Monsieur le président de la République,

Vous avez porté, pendant la campagne présidentielle, l’ambition d’un élevage plus responsable en prenant l’engagement d’interdire la vente des œufs de poules élevées en bat­terie d’ici à 2022 ; le 11 octobre, à Rungis, vous avez renouvelé cette volonté dans votre discours aux Etats généraux de l’alimentation (EGAlim). Nous saluons cette initiative qui répond aux attentes et aux exigences des Français, dont 90 % se déclarent favorables à la disparition de ce mode d’élevage particulièrement cruel.

On se souvient de l’onde de choc provoquée par les révélations de l’association de protection animale L214. Une enquête, rendue publique en mai 2016 dans les colonnes du journal le Monde, révélait les conditions de vie déplorables des 200  000 poules d’un élevage de l’Ain, dans lequel elles vivaient au milieu des parasites et parfois aux côtés d’un congénère mort. Plus récemment, des enquêtes réalisées dans des élevages de Vendée en avril 2017, et dans les Côtes-d’Armor, ­en décembre 2017, étaient tout aussi insupportables  : on y découvrait des poules déplumées, parfois entièrement, d’autres blessées ou à l’agonie. Ces images ont illustré pour le grand public les souffrances et les privations comportementales inhérentes à l’élevage en batterie, décrites depuis bien longtemps par la communauté scientifique  : difficulté d’étendre pleinement les ailes, sol grillagé, impossibilité de satisfaire des ­besoins essentiels pour tous les oiseaux, comme construire un nid ou prendre des bains de poussière…
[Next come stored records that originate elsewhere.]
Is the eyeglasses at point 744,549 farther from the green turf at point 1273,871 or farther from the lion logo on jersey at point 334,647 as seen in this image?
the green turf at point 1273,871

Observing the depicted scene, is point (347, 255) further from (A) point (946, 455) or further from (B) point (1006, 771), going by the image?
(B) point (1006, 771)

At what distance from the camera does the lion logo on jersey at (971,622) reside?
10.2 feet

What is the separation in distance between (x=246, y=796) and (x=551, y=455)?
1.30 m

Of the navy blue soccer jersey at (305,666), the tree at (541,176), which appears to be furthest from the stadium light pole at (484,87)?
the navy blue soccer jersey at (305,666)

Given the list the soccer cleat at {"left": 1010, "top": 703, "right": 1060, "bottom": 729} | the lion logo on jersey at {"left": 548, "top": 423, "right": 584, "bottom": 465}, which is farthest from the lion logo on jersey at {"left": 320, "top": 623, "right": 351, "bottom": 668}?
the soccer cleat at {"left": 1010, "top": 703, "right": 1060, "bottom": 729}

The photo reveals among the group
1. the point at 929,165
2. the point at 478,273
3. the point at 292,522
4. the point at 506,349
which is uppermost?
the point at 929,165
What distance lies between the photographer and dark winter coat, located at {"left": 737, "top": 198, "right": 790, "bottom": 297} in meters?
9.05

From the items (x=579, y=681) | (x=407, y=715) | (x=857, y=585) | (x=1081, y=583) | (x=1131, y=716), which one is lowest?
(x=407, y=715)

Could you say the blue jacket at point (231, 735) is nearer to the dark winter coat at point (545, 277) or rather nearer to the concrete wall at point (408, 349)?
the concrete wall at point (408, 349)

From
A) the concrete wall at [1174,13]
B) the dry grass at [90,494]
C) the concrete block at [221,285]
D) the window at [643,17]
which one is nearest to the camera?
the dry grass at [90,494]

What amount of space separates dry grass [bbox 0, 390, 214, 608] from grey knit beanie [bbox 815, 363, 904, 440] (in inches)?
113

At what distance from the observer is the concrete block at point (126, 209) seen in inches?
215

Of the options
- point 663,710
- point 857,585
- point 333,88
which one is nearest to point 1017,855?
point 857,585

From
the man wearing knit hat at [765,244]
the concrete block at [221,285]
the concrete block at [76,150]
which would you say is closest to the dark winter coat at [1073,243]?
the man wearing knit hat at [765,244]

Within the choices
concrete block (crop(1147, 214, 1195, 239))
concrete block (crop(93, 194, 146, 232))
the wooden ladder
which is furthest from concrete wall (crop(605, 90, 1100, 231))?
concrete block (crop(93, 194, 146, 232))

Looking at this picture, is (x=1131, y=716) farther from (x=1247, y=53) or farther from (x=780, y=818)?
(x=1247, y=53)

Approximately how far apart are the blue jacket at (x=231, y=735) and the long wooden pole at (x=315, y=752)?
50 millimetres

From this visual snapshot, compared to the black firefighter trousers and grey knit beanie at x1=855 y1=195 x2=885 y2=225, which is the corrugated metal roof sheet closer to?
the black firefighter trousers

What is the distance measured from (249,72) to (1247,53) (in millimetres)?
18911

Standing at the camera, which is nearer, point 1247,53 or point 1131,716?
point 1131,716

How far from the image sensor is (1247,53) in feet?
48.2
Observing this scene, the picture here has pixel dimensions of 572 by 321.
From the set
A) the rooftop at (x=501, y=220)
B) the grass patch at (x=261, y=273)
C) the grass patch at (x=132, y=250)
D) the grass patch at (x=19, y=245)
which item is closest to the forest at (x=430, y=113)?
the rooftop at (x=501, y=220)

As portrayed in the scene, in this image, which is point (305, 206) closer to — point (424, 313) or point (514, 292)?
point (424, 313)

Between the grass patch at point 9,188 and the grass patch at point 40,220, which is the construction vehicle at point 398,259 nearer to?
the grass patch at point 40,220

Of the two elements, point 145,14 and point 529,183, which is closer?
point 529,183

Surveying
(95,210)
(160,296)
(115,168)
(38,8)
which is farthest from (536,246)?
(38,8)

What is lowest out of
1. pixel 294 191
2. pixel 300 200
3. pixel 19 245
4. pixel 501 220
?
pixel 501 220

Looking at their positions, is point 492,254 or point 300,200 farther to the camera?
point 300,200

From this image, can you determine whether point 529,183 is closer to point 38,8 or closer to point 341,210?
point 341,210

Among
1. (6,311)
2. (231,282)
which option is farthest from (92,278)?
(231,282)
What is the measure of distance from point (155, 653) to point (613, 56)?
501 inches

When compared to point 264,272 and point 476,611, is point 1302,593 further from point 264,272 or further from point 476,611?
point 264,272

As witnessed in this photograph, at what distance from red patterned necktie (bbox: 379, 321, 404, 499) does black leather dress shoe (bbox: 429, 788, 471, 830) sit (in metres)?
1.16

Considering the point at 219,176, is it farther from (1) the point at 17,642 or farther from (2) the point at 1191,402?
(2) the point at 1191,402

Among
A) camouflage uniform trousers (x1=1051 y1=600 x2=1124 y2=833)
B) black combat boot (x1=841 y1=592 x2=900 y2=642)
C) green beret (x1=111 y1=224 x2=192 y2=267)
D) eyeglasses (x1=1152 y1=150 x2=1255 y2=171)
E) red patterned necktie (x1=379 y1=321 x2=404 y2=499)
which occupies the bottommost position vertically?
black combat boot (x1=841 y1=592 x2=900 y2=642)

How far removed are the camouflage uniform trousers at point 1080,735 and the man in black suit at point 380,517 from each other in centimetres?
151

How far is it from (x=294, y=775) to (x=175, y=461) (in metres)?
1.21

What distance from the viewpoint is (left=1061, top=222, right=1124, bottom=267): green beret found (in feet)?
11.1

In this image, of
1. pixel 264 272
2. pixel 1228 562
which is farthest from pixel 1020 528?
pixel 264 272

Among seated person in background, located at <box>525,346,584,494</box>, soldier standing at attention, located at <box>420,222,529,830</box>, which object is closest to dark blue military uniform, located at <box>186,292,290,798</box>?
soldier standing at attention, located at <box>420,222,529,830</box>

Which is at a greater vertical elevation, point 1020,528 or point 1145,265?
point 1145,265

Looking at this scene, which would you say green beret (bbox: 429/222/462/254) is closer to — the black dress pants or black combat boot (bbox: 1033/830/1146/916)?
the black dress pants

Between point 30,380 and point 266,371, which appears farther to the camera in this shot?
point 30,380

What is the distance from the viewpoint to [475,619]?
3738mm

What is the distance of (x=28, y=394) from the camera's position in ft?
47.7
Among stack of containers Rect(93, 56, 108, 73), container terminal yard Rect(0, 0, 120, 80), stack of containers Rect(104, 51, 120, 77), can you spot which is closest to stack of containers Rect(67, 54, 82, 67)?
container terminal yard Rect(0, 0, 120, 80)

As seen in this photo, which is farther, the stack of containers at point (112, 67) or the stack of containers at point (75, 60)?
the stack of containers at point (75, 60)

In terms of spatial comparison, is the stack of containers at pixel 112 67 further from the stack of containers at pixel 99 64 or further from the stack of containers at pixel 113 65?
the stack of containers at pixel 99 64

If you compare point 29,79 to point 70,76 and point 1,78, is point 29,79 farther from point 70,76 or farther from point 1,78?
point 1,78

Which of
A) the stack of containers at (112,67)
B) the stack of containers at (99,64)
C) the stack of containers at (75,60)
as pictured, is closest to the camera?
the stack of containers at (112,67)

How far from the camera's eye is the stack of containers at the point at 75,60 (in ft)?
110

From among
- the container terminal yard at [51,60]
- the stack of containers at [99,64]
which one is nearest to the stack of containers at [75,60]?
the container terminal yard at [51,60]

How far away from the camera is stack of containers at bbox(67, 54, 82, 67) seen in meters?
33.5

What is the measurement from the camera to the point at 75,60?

Votre projet d’interdire à la vente les œufs de table issus de ces élevages va dans le bon sens, nous sommes néanmoins convaincus qu’il faut poursuivre ce mouvement, en engageant la filière vers une sortie totale des cages. Une mesure de bon sens, logique et nécessaire : sans cela, des œufs de batterie continueraient d’être vendus aux consommateurs dans les produits de consommation courante, tels que les gâteaux, les biscuits ou encore les plats préparés. Tout cela à leur insu, puisque l’étiquetage ne mentionne pas au consommateur le mode d’élevage pour les œufs contenus dans ces produits élaborés. Cette sortie totale des cages est possible ; les entreprises ont déjà saisi l’opportunité de cette évolution. La récurrence des scandales sanitaires, notamment le dernier en date avec la contamination au ­Fipronil, et la préoccupation croissante des consommateurs à l’égard des animaux ont conduit les groupes leaders de la grande distribution et de tous les secteurs de l’alimentation à s’engager à abandonner les œufs de batterie dont, décidément, plus personne ne veut… Grâce à ces engagements, l’horizon d’une France plus attentive aux animaux et aux attentes des citoyens et des entreprises se dessine. La «transformation» que vous appelez de tous vos vœux trouverait alors son véritable sens et plus aucune poule n’aurait à endurer une vie entière passée en cage.

Il vous appartient maintenant, Monsieur le président de la République, de poursuivre cette dynamique en prenant les mesures nécessaires pour que l’interdiction de l’élevage en cage des poules pondeuses soit portée dans la loi qui sera présentée au Parlement au premier semestre 2018. Saisir l’opportunité de s’engager dans cette stratégie, c’est assurer aux entreprises et aux consommateurs que l’Etat les accompagne, c’est également témoigner aux citoyens que la prise en compte de la souffrance des animaux s’inscrit pleinement dans la concertation menée lors des états généraux de l’alimentation.

Signataires : Fabienne Agasse, maître de conférences, Grenoble, Institut des neurosciences (GIN); Aurélien Barrau, Astrophysicien, professeur, université Grenoble-Alpes; Stéphane Bern, journaliste et animateur; Allain Bougrain-Dubourg, journaliste et président de la LPO;
Dalila Bovet, ethologue, maître de conférences, université Paris-Ouest-Nanterre-La Défense; Yolaine de La Bigne, journaliste; Hugo Desnoyer, maître artisan boucher; Lolita Lempicka, styliste; Frédéric Lenoir, philosophe et président de l’association Ensemble pour les animaux; Christine Marcandier, maître de conférences en littérature classique, université Aix-Marseille; Guillaume Meurice, humoriste; Jeff Panacloc, ventriloque et humoriste; Martin Page, écrivain; Laurence Parisot, présidente d’honneur du Medef; Corine Pelluchon, philosophe, professeure, université Paris-Est-Marne-La-Vallée; Jean-Marc Pons, maître de conférences au Muséum national d’Histoire naturelle; Philippe Reigné, juriste, professeur, Conservatoire national des arts et métiers (Cnam); Véronique Sanson, chanteuse; Cédric Sueur, ethologue, maître de conférences, université de Strasbourg; Mathieu Vidard, journaliste et animateur.